TEXT ZUR ANALYSE
Die Saure-Gurken-Zeit überwinden

Pflanzen können CO2 und Feinstaub aus der Luft herausfiltern, sie können auch dazu beitragen, dass die Städte sich weniger erhitzen. Die Fassade habe Vorteile gegenüber grünen Dächern: „Sie ist dort, wo der Verkehr und die Bevölkerung sind.“ Eine grüne Fassade könne filtern, isolieren und sei ein Gestaltungselement.

Doch so sehr ihr auch die Klimadiskussion hilft, „die meisten Start-ups machen mal eine Saure-Gurken-Zeit durch“, meint sie, „bis es sich rechnet dauert es wesentlich länger als man zunächst erwartet.“

Alina Schick von Visioverdis – die Gründertipps

An welchem Ort kommen Ihnen die besten Ideen?

ZU ERLEDIGENDE AUFGABE
Was kann eine grüne Fassade laut dem Satz, der im Text über grüne Fassaden mit „Eine grüne Fassade könne“ beginnt? Nenne alle dort aufgeführten Punkte.

BEREITGESTELLTES MATERIAL
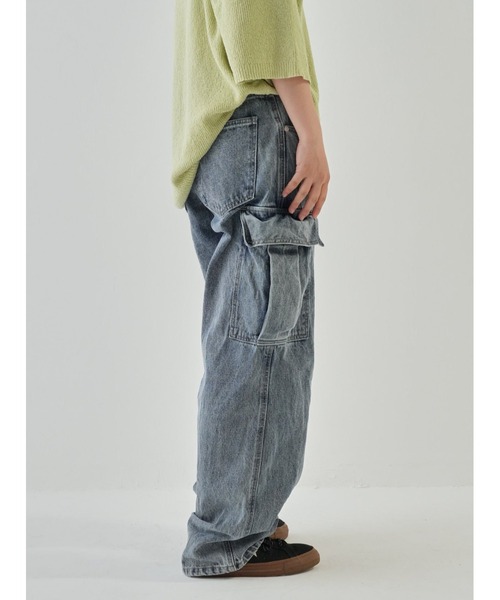 Bargiee(バージー)の「ワイドデニム カーゴパンツ(カーゴパンツ・メンズ・ライトインディゴブルー/ブラック・LARGE/MEDIUM)」の18枚目の写真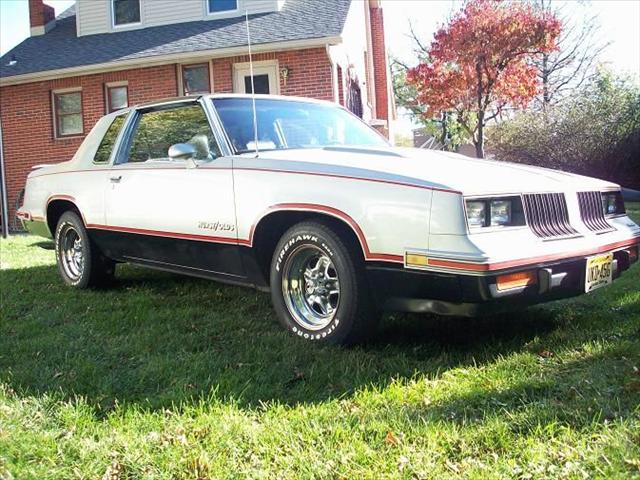 Oldsmobile 442 AWD W/ Navirearcam Classic/Custom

LÖSUNG SIEHE UNTEN
Sie könne filtern und isolieren, und sie sei ein Gestaltungselement.